As an aside, it is also worth noting that compulsory purchase laws, particularly when used to turf people off their property to create other, supposedly more valuable economic outcomes, is a vehicle for corruption.

Update and side-observation: it is only fair to say that some – in my view misguided – libertarians have tried to argue that land, because it was not created by Man, should be taxed more heavily than income or other things, and for some people, this sort of tax is a sort of “rectification” of any previous injustices inflicted by the acquisition of property. The name of 19th Century writer Henry George occasionally comes up. I was once quite taken with the idea but there are weaknesses to it.

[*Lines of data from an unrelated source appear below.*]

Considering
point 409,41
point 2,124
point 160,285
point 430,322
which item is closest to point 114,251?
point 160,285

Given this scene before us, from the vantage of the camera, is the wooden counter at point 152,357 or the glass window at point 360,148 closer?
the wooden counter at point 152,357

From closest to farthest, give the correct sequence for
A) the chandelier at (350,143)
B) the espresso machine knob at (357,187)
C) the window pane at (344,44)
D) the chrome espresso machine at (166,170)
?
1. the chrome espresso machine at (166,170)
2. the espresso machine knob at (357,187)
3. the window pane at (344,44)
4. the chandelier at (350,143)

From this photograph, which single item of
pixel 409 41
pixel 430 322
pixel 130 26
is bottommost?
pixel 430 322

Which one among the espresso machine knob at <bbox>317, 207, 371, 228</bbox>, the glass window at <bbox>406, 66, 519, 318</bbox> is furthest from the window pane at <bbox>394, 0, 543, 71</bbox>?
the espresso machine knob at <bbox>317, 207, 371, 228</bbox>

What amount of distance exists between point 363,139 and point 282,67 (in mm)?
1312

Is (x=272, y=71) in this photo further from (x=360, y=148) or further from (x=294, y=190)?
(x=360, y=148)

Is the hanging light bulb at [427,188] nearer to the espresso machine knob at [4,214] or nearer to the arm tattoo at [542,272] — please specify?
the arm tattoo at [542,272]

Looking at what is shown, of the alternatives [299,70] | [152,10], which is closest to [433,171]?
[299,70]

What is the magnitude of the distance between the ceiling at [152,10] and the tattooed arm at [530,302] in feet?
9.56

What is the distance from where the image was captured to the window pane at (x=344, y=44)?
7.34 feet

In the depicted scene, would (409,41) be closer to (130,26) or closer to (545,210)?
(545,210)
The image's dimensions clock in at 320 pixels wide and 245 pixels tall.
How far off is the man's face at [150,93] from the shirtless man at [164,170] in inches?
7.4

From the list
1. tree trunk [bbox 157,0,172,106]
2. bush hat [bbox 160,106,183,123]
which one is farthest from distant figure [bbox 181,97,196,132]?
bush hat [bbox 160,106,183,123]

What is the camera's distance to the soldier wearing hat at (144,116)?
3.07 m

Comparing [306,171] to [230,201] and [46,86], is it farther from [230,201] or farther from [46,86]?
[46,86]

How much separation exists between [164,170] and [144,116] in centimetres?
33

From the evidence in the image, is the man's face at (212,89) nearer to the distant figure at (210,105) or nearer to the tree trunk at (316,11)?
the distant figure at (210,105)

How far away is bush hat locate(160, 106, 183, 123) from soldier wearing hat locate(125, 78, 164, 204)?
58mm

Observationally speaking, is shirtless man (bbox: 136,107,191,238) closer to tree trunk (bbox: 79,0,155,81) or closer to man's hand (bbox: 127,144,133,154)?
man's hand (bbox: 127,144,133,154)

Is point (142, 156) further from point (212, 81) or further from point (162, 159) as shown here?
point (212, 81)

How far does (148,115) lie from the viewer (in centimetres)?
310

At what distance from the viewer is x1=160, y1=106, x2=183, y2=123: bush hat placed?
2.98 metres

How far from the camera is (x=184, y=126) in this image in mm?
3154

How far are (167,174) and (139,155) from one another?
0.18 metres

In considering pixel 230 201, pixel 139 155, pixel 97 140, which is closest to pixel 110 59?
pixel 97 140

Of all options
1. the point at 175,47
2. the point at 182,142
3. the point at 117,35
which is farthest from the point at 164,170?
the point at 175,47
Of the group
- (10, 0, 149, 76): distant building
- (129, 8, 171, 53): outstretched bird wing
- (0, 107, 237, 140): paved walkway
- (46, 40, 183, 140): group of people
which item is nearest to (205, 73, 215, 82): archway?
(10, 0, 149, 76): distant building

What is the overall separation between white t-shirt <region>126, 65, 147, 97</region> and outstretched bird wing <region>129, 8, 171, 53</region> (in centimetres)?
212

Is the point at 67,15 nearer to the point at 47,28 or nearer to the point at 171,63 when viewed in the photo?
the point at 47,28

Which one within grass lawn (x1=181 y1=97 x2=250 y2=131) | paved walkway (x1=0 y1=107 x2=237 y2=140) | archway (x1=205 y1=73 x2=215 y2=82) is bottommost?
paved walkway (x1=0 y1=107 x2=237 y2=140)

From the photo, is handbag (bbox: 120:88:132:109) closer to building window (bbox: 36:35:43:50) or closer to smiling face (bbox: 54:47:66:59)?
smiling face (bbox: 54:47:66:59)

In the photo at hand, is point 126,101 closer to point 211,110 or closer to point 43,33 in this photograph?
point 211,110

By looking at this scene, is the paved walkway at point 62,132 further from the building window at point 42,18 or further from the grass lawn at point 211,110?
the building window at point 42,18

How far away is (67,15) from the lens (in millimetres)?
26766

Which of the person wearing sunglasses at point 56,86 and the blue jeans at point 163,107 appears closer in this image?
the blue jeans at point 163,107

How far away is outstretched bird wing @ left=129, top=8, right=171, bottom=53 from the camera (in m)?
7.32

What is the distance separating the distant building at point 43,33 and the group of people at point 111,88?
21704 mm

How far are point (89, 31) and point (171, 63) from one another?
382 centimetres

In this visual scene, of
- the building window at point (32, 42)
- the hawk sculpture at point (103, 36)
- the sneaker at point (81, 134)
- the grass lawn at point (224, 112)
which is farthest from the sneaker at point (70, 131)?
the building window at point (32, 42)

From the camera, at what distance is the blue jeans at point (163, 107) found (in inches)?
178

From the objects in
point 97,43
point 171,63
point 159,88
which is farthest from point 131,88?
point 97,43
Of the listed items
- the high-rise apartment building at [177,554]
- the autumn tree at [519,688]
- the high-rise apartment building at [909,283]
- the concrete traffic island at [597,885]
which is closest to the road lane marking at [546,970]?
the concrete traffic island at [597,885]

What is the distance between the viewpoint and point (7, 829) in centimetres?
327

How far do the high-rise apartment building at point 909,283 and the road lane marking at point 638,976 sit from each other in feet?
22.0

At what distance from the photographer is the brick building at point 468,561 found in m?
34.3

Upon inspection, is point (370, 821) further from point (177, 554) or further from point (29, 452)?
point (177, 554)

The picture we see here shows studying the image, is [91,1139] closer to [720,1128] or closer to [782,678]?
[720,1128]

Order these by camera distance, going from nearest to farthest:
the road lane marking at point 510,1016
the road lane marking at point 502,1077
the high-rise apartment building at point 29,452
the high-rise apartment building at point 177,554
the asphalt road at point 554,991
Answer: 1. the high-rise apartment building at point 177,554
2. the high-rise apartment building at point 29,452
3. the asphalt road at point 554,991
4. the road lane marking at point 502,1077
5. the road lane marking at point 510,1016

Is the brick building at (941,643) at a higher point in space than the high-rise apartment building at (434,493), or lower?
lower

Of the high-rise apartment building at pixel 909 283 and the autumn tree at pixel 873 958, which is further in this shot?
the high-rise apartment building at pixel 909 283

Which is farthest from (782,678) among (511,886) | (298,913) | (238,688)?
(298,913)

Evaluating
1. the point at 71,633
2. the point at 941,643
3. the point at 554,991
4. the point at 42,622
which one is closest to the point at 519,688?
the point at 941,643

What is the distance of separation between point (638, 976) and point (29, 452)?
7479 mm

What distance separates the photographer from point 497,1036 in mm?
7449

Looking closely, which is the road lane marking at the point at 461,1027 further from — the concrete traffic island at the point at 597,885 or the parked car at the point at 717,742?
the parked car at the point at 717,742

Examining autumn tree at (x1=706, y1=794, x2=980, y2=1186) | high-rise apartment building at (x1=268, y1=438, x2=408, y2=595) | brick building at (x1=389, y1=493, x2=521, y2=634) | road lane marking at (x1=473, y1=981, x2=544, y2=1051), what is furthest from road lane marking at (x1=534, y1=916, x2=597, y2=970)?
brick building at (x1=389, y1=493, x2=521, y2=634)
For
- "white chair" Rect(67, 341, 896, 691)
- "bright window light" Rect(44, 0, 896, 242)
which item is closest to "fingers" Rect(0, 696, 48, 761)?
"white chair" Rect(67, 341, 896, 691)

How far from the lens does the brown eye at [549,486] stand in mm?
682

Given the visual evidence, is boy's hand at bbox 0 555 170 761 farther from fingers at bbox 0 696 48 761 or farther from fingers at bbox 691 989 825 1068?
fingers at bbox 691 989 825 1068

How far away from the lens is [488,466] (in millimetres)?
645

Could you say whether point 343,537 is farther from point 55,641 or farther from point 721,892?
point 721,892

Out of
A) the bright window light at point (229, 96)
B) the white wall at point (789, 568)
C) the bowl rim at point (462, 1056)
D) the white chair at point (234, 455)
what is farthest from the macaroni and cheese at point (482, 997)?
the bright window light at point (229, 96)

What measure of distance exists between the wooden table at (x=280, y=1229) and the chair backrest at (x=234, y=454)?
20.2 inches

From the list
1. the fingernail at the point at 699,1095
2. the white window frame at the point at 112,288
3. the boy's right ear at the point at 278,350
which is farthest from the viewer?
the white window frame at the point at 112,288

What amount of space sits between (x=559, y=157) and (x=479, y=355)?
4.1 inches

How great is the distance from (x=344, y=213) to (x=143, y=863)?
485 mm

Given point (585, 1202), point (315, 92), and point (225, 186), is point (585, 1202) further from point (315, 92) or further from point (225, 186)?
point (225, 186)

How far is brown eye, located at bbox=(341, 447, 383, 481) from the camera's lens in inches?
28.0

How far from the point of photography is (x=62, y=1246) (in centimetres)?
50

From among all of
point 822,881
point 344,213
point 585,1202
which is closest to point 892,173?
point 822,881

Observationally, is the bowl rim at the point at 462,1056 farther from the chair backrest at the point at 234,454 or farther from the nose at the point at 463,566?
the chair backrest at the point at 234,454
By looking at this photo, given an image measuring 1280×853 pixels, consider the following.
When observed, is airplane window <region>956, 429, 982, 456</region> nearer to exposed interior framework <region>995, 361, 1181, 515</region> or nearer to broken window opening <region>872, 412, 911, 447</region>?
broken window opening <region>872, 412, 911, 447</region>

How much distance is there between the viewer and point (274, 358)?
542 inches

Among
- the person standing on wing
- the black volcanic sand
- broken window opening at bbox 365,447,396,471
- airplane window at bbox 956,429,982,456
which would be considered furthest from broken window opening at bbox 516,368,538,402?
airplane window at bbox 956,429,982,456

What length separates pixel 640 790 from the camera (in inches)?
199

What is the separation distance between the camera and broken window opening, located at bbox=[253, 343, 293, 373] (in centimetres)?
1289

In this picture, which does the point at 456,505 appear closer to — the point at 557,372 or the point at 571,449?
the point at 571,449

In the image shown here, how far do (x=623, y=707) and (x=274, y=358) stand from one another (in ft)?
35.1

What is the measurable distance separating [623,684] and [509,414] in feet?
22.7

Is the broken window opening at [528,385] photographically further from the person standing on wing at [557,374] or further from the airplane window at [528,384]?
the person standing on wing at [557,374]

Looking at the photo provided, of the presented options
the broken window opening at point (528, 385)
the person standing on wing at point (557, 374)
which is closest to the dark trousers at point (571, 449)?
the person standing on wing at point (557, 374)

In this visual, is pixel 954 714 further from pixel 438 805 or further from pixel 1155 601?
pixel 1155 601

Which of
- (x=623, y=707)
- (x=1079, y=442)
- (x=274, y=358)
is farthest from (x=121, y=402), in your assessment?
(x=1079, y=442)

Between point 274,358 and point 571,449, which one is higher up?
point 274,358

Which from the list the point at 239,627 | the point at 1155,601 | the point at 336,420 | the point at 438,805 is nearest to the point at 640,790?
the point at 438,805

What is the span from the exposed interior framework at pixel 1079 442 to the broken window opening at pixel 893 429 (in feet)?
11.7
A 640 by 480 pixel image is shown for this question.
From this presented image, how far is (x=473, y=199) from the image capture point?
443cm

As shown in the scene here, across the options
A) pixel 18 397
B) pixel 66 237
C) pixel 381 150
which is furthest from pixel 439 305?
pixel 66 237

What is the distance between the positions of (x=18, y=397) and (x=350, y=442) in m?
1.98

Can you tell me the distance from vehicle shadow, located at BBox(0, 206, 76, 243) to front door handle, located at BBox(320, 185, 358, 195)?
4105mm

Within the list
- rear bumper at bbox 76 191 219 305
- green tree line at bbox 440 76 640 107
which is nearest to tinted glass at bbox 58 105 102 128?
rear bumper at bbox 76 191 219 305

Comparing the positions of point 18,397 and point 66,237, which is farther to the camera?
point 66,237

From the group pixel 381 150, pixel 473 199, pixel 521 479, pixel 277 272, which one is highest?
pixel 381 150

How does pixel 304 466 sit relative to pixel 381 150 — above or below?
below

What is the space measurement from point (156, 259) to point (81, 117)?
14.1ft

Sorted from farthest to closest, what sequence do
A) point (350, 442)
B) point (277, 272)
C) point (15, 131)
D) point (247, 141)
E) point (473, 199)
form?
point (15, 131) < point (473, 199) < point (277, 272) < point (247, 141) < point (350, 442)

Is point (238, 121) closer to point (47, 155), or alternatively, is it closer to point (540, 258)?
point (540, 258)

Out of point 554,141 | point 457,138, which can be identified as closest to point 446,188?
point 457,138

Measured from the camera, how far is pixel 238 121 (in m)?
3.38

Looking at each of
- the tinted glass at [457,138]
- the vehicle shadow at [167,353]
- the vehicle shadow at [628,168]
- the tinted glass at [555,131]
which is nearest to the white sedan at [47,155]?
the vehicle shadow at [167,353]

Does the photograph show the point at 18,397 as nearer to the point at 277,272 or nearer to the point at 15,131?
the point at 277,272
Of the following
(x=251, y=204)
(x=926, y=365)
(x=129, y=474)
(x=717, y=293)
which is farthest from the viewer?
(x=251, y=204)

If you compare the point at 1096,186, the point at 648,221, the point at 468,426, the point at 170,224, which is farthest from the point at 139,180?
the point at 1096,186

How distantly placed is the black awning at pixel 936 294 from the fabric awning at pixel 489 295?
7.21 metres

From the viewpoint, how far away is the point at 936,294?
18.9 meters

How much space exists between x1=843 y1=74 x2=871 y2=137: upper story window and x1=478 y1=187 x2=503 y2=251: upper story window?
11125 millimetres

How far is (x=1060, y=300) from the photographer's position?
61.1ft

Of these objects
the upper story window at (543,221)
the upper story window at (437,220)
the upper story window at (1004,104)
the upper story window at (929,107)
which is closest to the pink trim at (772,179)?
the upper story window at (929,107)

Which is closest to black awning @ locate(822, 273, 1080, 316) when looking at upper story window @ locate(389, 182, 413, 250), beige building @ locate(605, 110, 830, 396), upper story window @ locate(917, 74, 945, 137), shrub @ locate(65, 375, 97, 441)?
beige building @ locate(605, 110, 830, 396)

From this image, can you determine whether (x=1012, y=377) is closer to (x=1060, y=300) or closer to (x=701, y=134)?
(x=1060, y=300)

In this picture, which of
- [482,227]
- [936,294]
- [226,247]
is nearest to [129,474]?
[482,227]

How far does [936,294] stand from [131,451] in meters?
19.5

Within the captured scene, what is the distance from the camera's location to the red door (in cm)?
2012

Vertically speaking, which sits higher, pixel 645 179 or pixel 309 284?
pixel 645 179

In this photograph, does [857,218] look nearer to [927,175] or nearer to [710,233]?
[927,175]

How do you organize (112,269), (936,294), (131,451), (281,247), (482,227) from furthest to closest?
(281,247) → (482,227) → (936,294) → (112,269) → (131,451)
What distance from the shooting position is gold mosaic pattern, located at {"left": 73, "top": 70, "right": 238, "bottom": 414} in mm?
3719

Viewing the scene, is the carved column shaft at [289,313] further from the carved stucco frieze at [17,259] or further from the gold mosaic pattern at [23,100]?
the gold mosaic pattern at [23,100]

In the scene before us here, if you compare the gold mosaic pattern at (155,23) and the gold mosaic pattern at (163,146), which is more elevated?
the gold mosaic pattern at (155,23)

For a start, a person who makes more use of land than was the case before because of his entrepreneurial vigour should not, in my view, be penalised for thereby raising the value of that land, which is what a land-tax, if based on land values, would do. There remains this view, widely shared, that land should not be ultimately owned by any individual because land and minerals, or indeed the sea, is “just there”, an inert set of substances that we can manipulate, but not create new value from. That seems to undermine the very notion of wealth creation per se, in my view.

Oh, and here is an item from the Ludwig von Mises Institute on eminent domain.

Another update: Devil’s Kitchen shares my opinion but does so in a more, ahem, salty way. Check out the comments, where Samizdata regular Ian B takes on Kay Tie. In boxing terms, the judge would have had to stop the fight to protect Kay from serious injury.